O nome é O Sul
José Antônio Silva

O nome é O Sul, mas na verdade o novo diário porto-alegrense não parece ter nenhum rumo definido. Considerando-se o número de colunas – e colunistas, de Rio e São Paulo –, em suas páginas, há quem sugira uma mudança de nome. O Centro, talvez.

Brincadeira à parte, é impossível não amargar uma boa dose de decepção com o jornal, embora a situação da imprensa no Rio Grande do Sul das últimas décadas ensine a não esperar muito.

O que se vê no primeiro veículo impresso da Rede Pampa de Comunicação?
Um jornal bonito: viva às cores e às fotos abertas! Mas morno, requentado pelo excesso de colunas afastadas da realidade do Estado e pela total falta de opinião local. Nem um bom, analítico e opinativo editorial (seja qual for a opinião) o jornal arrisca. O que se lê sob a cartola "Editorial", em sua página dois, é um bilhete de poucas linhas ao leitor.

Com uma bonita casca, não se pode dizer que ele não seja ousado: além de botar ponto nos títulos, vai à luta sem chargista, sem colunista e dá-se ao luxo de, num Estado de forte economia e tradição agropecuária, não contar com bom noticiário do setor primário. Até as tiras de quadrinhos são – todas – importadas, como se não tivéssemos no Brasil e no próprio Rio Grande do Sul artistas de primeira qualidade no setor.

A formatação de custos do jornal parece ter obedecido, mais uma vez (remember Correio do Povo), a critérios de barateamento da mão-de-obra. A Pampa divulgou um investimento de aproximadamente R$ 12 milhões – mas a julgar pelo nível salarial oferecido a seus jornalistas, a compra e instalação do parque gráfico deve ter absorvido a maior parte da grana.

Para a categoria jornalística, fica a contradição: ao mesmo tempo em que deve saudar ao novo diário por existir, ampliar a "democratização da informação" e o mercado de trabalho, é obrigatório reconhecer que trata-se de um jornal recente com um salário (piso) velho e, sejamos realistas, irrisório.

Parênteses: o piso salarial dos jornalistas gaúchos, há anos, não consegue ter elevação, podendo ser considerado, hoje em dia, como um "bico". Assim, boa parte dos profissionais da imprensa gaudéria é obrigada a dividir-se entre dois ou mais empregos para se sustentar com um mínimo de dignidade.

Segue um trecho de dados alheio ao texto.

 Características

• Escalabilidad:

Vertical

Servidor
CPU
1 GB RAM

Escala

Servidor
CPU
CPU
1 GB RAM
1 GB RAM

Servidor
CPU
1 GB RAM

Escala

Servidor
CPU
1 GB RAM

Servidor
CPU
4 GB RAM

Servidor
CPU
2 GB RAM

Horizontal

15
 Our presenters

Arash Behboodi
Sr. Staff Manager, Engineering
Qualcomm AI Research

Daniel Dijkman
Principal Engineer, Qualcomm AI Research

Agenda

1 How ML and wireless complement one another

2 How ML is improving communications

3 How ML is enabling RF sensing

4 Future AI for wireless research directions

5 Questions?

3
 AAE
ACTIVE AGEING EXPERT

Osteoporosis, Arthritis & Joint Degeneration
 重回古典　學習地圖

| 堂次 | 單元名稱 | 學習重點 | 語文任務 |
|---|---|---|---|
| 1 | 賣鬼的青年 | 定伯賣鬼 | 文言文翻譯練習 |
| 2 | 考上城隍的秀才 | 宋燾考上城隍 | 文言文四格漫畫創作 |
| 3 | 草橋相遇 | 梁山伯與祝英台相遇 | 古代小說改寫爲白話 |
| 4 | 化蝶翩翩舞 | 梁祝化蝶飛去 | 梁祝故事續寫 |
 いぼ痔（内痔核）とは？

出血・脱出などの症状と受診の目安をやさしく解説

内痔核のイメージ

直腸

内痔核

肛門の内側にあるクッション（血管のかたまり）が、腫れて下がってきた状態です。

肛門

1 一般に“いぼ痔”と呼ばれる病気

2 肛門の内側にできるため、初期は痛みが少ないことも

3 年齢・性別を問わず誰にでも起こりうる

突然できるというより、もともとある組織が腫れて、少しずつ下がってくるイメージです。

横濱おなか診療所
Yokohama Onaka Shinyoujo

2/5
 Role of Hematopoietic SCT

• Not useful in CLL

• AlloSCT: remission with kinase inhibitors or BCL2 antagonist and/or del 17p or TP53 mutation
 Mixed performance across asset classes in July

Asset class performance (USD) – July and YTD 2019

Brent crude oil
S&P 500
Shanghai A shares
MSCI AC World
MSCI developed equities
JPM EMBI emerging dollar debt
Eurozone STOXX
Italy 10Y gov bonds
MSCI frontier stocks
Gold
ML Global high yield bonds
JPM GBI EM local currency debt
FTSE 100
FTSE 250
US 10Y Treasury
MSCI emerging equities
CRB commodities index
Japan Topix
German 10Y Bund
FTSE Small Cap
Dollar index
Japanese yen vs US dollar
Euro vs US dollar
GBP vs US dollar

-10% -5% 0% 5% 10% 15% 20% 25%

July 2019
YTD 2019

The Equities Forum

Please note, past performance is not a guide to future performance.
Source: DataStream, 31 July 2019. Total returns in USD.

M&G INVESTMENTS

Nossa imprensa quer ser grande, se possível ombreando-se, em importância, com os grandes jornais de São Paulo, Rio, Brasília. Mas, ao contrário deles – e deve-se reconhecer que a Zero Hora é uma exceção positiva, nesse caso – não valoriza com remuneração justa os seus profissionais.

O resultado disso, sem qualquer demérito para os profissionais que lá trabalham e procuram fazer o melhor, é que faltam ao O Sul grandes nomes ("para somar", como diria um jogador de futebol que chega a uma equipe formada), que poderiam fazer a diferença na reportagem, na charge, na crônica, no colunismo.

Cultura? Seu segundo caderno ("Magazine") mostra-se voltado apenas para o lado mais fútil da área. São fotos abertas da "modelo-e-atriz" da hora, coluna social, moda, fofocas de estrelas da TV e do cinema. Um lançamento de livro? Um comentário crítico sobre música, teatro, artes plásticas? Uma entrevista consistente com um escritor? Crítica de cinema? Uma crônica (local!)? Nem pensar. Para O Sul, caderno de cultura parece ser apenas sinônimo de frivolidade.

Nem tudo está perdido – ainda. O jornal é novo e afirma ter fôlego para manter-se, garantido pela rede de segurança das rádios e TVs que compõem a Pampa. Mas, se pretende de fato marcar presença, tem que investir, sim, em material humano, e pagar por isso. Se insistir no barateamento das colunas compradas a preço de banana podre no centro do País – com tantos profissionais de primeira linha à disposição no mercado local – corre o risco de não ter identidade. E, como disse um jornalista atento, pode virar apenas uma taxação de luxo.